● PASSAGE SHOWN
= = =

Information about selling security holders, where applicable, will be set forth in a prospectus supplement, in a post-effective amendment, or in filings we make with the SEC under the Securities and Exchange Act of 1934, as amended, which we incorporate by reference into this registration statement.
 

VALIDITY OF SECURITIES

 
In connection with particular offerings of our securities in the future, and unless otherwise indicated in the applicable prospectus supplement, the authorization and validity of such securities will be passed upon for Stifel Financial Corp. by Bryan Cave LLP, St. Louis, Missouri.
 

EXPERTS

 
The consolidated financial statements of Stifel Financial Corp. appearing in our Annual Report on Form 10-K as of and for the year ended December 31, 2008 (including the schedule appearing therein), and the effectiveness of Stifel Financial Corp.’s internal control over financial reporting as of December 31, 2008 have been audited by Ernst & Young LLP, an independent registered public accounting firm, as set forth in its reports thereon, and incorporated herein by reference. At December 31, 2007 and for each of the two years in the period then ended, the consolidated financial statements (including the schedule appearing therein) have been audited by Deloitte & Touche LLP, an independent registered public accounting firm, as set forth in their report thereon, and incorporated herein by reference. Such financial statements have been incorporated herein by reference in reliance upon such reports given upon the authority of such firms as experts in accounting and auditing.

= = =

● SOURCE MATERIAL
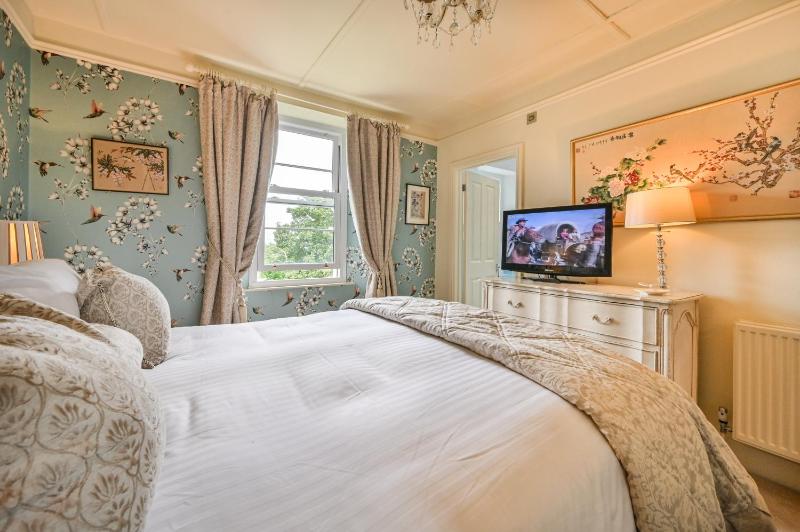 The Town House at Muntham- Luxury Holiday Home with Hot Tub - image 49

= = =

● PROBLEM DESCRIPTION
Copy the full text on the securities offering, its validity, and experts, word for word. The lines were drawn from a different source than the text above.

● RESULT OF THIS EXERCISE
Information about selling security holders, where applicable, will be set forth in a prospectus supplement, in a post-effective amendment, or in filings we make with the SEC under the Securities and Exchange Act of 1934, as amended, which we incorporate by reference into this registration statement.
 

VALIDITY OF SECURITIES

 
In connection with particular offerings of our securities in the future, and unless otherwise indicated in the applicable prospectus supplement, the authorization and validity of such securities will be passed upon for Stifel Financial Corp. by Bryan Cave LLP, St. Louis, Missouri.
 

EXPERTS

 
The consolidated financial statements of Stifel Financial Corp. appearing in our Annual Report on Form 10-K as of and for the year ended December 31, 2008 (including the schedule appearing therein), and the effectiveness of Stifel Financial Corp.’s internal control over financial reporting as of December 31, 2008 have been audited by Ernst & Young LLP, an independent registered public accounting firm, as set forth in its reports thereon, and incorporated herein by reference. At December 31, 2007 and for each of the two years in the period then ended, the consolidated financial statements (including the schedule appearing therein) have been audited by Deloitte & Touche LLP, an independent registered public accounting firm, as set forth in their report thereon, and incorporated herein by reference. Such financial statements have been incorporated herein by reference in reliance upon such reports given upon the authority of such firms as experts in accounting and auditing.